You can find more information and guidance from the Norwegian health authorities on the website of the Norwegian Institute of Public Health. See also UD’s answers to frequently asked questions about travel and coronavirus.
The health services in East Timor are not very well developed. It is strongly recommended to have good travel insurance that covers medical evacuation. One can also check health information at the World Health Organization.
There are hospitals in Dili, but expertise and available equipment are not necessarily satisfactory. If possible, it is recommended that only emergency medical cases or routine treatment be performed in East Timor.

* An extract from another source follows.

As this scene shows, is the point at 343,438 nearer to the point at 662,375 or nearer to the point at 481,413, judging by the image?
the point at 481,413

In case of serious illness/accidents, evacuation to Singapore or Australia is recommended.
Be prepared for hot and sometimes very humid climates. Use sunscreen with high sun factor. Tap water should not be drunk. Water should be boiled before drinking. Possibly drink only bottled water, but check that the seal on the bottle is complete. Avoid ice cubes if in doubt if these are made from bottled water. If you have a fever or diarrhea, it is recommended to see a doctor.
Mosquito-borne diseases such as malaria, chikungunya (virus), dengue, filariasis and Japanese encephalitis are prevalent throughout the country. For several of these there is no vaccine, therefore protection against mosquito bites is the most important preventive measure.

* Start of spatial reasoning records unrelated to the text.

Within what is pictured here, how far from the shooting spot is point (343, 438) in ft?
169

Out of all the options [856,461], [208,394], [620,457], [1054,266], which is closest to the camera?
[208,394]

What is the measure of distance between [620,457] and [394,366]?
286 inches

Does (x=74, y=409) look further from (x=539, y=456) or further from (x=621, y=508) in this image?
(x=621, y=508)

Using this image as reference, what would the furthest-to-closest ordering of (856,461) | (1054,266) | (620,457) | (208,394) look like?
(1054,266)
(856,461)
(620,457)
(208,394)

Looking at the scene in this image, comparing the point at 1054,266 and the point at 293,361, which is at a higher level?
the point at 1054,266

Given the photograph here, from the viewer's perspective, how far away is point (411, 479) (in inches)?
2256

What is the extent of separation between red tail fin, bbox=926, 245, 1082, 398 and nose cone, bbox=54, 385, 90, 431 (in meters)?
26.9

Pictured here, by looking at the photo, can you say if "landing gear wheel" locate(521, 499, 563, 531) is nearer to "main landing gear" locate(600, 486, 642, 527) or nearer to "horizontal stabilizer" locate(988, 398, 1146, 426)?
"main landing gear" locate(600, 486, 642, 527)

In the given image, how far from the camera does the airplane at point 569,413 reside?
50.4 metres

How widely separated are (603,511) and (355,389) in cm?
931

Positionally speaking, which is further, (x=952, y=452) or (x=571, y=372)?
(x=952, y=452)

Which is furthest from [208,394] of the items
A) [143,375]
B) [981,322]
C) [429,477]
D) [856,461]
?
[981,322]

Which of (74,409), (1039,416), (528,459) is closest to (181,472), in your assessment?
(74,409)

The Public Health Institute does not currently have its own recommendations on vaccines for East Timor, but vaccination recommendations can be found at, e.g. the US Centers for Disease Control and Prevention.
The current is 220 volts and the sockets are often, but not always, as in Norway.
Tetum and Portuguese are official languages, but only a small proportion speak Portuguese. Many speak Indonesian and an increasing number of people speak English, especially in Dili. In addition, dozens of local languages are used.
The official currency in the country is USD, there are ATMs at the airport and larger hotels. Cash is recommended, especially when traveling out of the capital.
Emergency phone is 112. According to allcitycodes, East Timor area code is +670.
In winter, East Timor is eight hours ahead of Norway, in the summer seven hours.
The telephone network is under development. The coverage in Dili and the district capitals is usually good.
Drug offenses are severely punished. The purchase and sale of coral/coral jewelery is punishable by imprisonment or large fines.